Directions:
Rewrite the rows from the line containing "Can it be seen" through the end of the rows, changing "side mirror" to "wing mirror" and keeping everything else the same.

Data records:
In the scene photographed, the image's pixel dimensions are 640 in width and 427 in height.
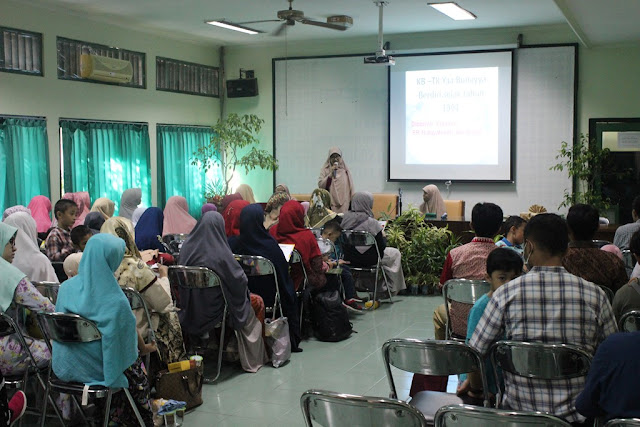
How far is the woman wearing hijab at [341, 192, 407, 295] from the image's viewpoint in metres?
7.43

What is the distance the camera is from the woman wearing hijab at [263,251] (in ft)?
18.3

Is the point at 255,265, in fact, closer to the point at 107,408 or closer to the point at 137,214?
the point at 107,408

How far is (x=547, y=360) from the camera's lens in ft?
8.94

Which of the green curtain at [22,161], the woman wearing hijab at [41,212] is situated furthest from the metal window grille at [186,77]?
the woman wearing hijab at [41,212]

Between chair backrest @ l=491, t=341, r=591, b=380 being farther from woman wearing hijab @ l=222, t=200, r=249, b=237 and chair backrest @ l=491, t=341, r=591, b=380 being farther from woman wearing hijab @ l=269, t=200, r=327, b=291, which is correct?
woman wearing hijab @ l=222, t=200, r=249, b=237

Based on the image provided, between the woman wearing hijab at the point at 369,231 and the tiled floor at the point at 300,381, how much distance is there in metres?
0.86

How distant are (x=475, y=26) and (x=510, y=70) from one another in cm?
82

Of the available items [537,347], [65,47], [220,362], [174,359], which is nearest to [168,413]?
[174,359]

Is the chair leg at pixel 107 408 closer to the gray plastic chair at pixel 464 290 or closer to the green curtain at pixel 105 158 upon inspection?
the gray plastic chair at pixel 464 290

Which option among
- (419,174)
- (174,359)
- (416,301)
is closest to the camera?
(174,359)

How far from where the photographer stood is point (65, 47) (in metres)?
9.24

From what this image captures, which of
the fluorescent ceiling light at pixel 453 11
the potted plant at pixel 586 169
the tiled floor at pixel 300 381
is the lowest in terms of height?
the tiled floor at pixel 300 381

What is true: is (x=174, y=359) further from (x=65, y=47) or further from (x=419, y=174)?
(x=419, y=174)

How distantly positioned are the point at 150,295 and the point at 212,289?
2.65 ft
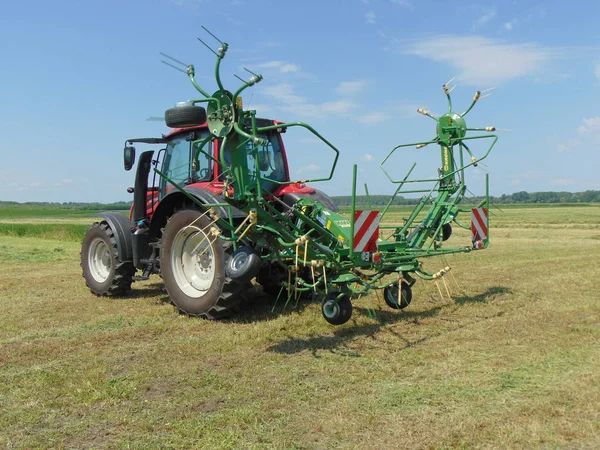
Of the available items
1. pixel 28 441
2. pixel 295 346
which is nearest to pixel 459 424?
pixel 295 346

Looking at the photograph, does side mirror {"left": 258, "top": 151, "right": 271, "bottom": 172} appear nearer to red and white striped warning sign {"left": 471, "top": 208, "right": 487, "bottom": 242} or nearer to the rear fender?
the rear fender

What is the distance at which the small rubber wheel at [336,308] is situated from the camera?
537cm

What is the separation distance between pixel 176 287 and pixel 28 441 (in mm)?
3433

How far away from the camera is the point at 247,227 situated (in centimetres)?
501

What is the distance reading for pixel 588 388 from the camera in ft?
12.4

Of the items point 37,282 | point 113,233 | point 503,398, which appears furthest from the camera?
point 37,282

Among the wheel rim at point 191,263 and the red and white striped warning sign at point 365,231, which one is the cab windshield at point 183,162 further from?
the red and white striped warning sign at point 365,231

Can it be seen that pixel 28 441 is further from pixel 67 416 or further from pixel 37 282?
pixel 37 282

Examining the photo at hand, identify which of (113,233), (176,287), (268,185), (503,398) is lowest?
(503,398)

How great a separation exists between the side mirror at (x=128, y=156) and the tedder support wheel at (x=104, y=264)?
1038 mm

Answer in full:
Can it be seen that pixel 28 441 is further from pixel 67 416 or further from pixel 37 282?
pixel 37 282

Examining the photo at hand, identify which of (113,233), (176,287), (268,185), (503,398) is lowest?
(503,398)

How great a separation exists between the wing mirror at (x=128, y=156) and the tedder support wheel at (x=104, y=264)?
1038 mm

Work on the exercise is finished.